## AUFGABE 1
Kannst du aus dem Auszug über das Ludwig-Thoma-Haus den Abschnitt von „Der Hausbesuch: Hier“ bis einschließlich „12, 83684 Tegernsee.“ wortgetreu kopieren?

----- AUSGEWÄHLTER AUSZUG -----

Der Hausbesuch: Hier hat ein Städter gewohnt
War Ludwig Thoma ein Nazi oder eine bayerische Ikone? Wer das Haus des Schriftstellers besuchen möchte, muss sich bei der Verwalterin anmelden.
Zu Besuch bei Frau Hausperger, Hausverwalterin im Ludwig-Thoma-Haus, Auf der Tuften 12, 83684 Tegernsee.
Tegernsee: Von München zum Tegernsee: Die gut fünfzig Kilometer, da bin ich doch in einer Stund’ draußen! Denkt man so. Aber dann ist halt wieder Stau: Auf dem Mittleren Ring, auf der Autobahn, auf den Landstraßen; und wenn es bis dahin ausnahmsweise geflossen ist, dann hakt es auf jeden Fall am Ufer entlang, von Gmund nach Rottach-Egern. Aber es gibt ja einen Bahnhof, im Ort Tegernsee, den man mit der Bayerischen Oberlandbahn tatsächlich in einer Stunde erreicht. Bis zum Ludwig-Thoma-Haus sind es dann allerdings noch gute vierzig Minuten Fußweg – wenn man kein Radl dabeihat (der einstige Hausherr selbst war übrigens ein passionierter Radler).
Wohin? Wo ist es denn nun, das Ludwig-Thoma-Haus, Auf der Tuften 12, im Ort Tegernsee? Ein Hinweisschild sucht man vergeblich, was nicht heißt, dass es keines gibt. Aber was nutzt einem ein Schild, das einem nicht gleich ins Auge springt? Gehen wir ruhig davon aus, dass in einer Gemeinde, in der Ludwig Thoma mehr als ein Dutzend Jahre gelebt hat und die sowohl über einen nach dem bayerischen „Volksschriftsteller“ benannten Weg als auch über eine nach ihm benannte Straße verfügt, schon eine Kenntnis besteht, dass es diesen Ludwig Thoma vor Ort gegeben hat. Wer nun mutmaßt, es könne irgendein Problem mit dem Ludwig-Thoma-Haus geben, dem kann gesagt werden: Es gibt ein Problem.

-----

## AUFGABE 2
Welche Zeilen der folgenden Einträge enthalten die Zeichenfolge „glasses“? Zeig jede dieser Zeilen vollständig und achte dabei auf Groß- und Kleinschreibung.

----- EINGABE ZUR AUFGABE -----

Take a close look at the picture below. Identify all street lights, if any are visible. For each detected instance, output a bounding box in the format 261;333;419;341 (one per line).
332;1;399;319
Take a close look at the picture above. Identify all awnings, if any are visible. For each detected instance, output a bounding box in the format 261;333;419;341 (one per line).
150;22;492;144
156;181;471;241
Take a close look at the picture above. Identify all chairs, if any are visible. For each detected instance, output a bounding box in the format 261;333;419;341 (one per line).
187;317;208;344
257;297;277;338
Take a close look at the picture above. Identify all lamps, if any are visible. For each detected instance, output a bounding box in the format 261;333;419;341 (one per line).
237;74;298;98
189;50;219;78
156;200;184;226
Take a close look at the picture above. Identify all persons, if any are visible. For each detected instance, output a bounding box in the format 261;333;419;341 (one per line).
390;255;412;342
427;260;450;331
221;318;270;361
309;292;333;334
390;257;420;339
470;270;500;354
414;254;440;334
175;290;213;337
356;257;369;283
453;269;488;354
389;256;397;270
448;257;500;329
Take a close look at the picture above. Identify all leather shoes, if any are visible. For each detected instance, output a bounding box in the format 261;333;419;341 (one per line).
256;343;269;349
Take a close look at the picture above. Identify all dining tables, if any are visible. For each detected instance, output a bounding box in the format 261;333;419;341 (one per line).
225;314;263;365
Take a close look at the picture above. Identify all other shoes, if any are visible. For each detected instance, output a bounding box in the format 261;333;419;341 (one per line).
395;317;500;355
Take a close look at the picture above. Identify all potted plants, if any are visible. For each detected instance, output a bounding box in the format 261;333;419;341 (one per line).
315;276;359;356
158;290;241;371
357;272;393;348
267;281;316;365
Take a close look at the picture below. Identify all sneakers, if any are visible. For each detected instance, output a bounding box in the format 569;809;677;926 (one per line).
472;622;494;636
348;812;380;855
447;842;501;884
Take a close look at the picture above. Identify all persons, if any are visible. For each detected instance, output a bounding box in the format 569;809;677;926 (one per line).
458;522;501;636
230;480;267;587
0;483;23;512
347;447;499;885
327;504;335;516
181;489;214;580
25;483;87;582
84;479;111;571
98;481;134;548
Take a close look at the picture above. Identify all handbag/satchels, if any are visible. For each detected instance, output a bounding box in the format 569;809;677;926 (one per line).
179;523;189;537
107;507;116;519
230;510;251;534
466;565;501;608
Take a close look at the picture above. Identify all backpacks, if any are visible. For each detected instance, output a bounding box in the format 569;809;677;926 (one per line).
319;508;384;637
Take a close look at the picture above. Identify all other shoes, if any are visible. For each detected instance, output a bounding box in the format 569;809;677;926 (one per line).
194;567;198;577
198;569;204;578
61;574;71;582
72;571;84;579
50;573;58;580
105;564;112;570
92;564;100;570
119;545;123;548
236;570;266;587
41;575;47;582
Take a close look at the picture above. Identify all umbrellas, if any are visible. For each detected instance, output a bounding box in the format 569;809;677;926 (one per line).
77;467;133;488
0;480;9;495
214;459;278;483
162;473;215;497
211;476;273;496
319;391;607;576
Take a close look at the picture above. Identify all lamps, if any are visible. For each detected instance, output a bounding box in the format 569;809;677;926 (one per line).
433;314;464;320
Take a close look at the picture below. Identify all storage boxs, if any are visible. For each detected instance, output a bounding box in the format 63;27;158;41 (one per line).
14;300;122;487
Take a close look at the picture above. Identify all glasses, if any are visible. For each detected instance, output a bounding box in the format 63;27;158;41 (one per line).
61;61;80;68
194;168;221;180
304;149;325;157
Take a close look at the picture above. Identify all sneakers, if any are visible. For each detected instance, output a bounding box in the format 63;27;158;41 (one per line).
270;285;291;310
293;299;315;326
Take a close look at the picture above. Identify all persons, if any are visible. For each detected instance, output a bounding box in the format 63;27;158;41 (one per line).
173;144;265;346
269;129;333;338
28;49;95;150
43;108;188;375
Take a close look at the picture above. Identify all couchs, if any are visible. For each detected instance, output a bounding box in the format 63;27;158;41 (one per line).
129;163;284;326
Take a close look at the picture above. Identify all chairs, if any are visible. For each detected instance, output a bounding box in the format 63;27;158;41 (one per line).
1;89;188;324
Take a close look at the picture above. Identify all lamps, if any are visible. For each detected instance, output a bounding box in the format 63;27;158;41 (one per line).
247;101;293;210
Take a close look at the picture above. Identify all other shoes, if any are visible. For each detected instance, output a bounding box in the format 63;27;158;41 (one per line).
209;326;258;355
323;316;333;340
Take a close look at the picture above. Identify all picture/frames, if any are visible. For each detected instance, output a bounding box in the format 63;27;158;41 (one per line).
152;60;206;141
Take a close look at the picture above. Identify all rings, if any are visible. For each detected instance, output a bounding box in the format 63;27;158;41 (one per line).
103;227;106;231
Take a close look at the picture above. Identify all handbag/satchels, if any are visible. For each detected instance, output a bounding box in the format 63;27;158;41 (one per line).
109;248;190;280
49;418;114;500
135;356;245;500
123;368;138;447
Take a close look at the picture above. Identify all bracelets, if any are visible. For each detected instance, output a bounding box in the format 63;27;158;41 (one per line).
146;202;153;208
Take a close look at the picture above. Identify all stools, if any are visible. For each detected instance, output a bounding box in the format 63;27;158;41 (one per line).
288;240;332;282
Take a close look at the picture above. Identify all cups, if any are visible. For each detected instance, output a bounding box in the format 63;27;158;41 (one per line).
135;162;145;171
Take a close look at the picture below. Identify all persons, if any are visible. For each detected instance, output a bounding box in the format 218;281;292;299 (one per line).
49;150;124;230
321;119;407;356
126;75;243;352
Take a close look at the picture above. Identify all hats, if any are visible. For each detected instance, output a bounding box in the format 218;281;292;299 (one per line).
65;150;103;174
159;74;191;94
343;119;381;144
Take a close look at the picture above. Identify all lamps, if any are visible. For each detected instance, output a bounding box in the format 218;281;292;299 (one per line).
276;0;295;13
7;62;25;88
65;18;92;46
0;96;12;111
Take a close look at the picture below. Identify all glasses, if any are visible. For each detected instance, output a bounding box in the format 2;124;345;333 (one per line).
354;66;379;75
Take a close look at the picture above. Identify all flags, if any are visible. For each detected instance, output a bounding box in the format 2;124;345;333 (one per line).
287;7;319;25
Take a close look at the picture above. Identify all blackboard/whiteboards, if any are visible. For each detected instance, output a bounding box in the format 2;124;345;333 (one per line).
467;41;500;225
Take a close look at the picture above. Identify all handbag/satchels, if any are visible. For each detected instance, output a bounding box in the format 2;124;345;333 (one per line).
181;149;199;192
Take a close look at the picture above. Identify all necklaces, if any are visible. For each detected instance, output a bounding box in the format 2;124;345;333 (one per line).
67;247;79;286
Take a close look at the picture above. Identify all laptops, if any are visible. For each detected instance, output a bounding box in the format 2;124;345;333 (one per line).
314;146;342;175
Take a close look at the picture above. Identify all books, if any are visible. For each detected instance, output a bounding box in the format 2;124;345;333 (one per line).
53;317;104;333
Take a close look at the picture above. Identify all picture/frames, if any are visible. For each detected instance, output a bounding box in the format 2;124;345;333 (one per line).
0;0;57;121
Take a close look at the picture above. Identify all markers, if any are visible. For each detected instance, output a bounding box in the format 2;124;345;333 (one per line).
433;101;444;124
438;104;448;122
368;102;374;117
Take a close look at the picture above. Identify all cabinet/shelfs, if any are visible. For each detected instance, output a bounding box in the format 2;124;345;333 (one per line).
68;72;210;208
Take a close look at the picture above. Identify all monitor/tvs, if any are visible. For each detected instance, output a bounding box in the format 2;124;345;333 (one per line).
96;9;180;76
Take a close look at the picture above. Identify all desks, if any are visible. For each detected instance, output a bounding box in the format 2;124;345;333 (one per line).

-----

## SCHRIFTLICHE LÖSUNG 1
Der Hausbesuch: Hier hat ein Städter gewohnt
War Ludwig Thoma ein Nazi oder eine bayerische Ikone? Wer das Haus des Schriftstellers besuchen möchte, muss sich bei der Verwalterin anmelden.
Zu Besuch bei Frau Hausperger, Hausverwalterin im Ludwig-Thoma-Haus, Auf der Tuften 12, 83684 Tegernsee.

## SCHRIFTLICHE LÖSUNG 2
Take a close look at the picture above. Identify all glasses, if any are visible. For each detected instance, output a bounding box in the format 63;27;158;41 (one per line).
Take a close look at the picture below. Identify all glasses, if any are visible. For each detected instance, output a bounding box in the format 2;124;345;333 (one per line).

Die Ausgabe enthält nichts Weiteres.